The "sophomore slump" in sports occurs when the Rookie of the Year winner sees his performance decline in his second season, even though most players improve from year 1 to year 2. Sabermetricians know that this is not a real effect but rather the impact of regression to the mean.
Among all the first-year players in the league, the Rookie of the Year is likely to be one who has played "over his head" with statistics that are better than his inherent level of talent. The next year, he doesn't figure to be as fortunate, and his numbers are likely to decline somewhat. This effect is not limited to rookies; the league leaders in batting average and home runs will usually see those figures decline next year as they regress to the mean.
There is another example of regression to the mean in baseball: the so-called "Home Run Derby curse". I'm not sure if this term existed before Bobby Abreu, but now some players and analysts believe that participation in the Home Run Derby causes that player to suffer a power outage in the second half.

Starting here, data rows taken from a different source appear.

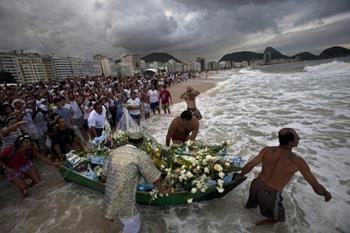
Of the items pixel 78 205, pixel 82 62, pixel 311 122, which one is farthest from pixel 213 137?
pixel 82 62

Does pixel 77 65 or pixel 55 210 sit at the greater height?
pixel 77 65

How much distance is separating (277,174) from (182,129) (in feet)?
9.70

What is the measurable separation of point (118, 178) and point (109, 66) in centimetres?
15272

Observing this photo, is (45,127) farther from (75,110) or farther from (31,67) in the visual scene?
(31,67)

Beyond the Box Score tackled this issue today. Their conclusion--with sufficient sample size warnings--is that participants see their home run output decline slightly in the second half. But this is exactly what we should expect! In order to get an invite to the Derby, you must have a prodigious home run total on July 1. (Or hope that they repeat the 2005 format and you were born in Australia.) If you are among the best of the best, you are likely to slow down in the second half.
I would not be surprised one bit to see that the population of All-Stars declines as a whole in the second half of the season, given that many All-Stars are simply there because they've had the best three months of their life. If you're batting .378 at the break, are you really likely to keep that up?
This kind of "curse" logic is to be expected from an ESPN announcer, but I hope that the guys at Beyond the Box Score know better.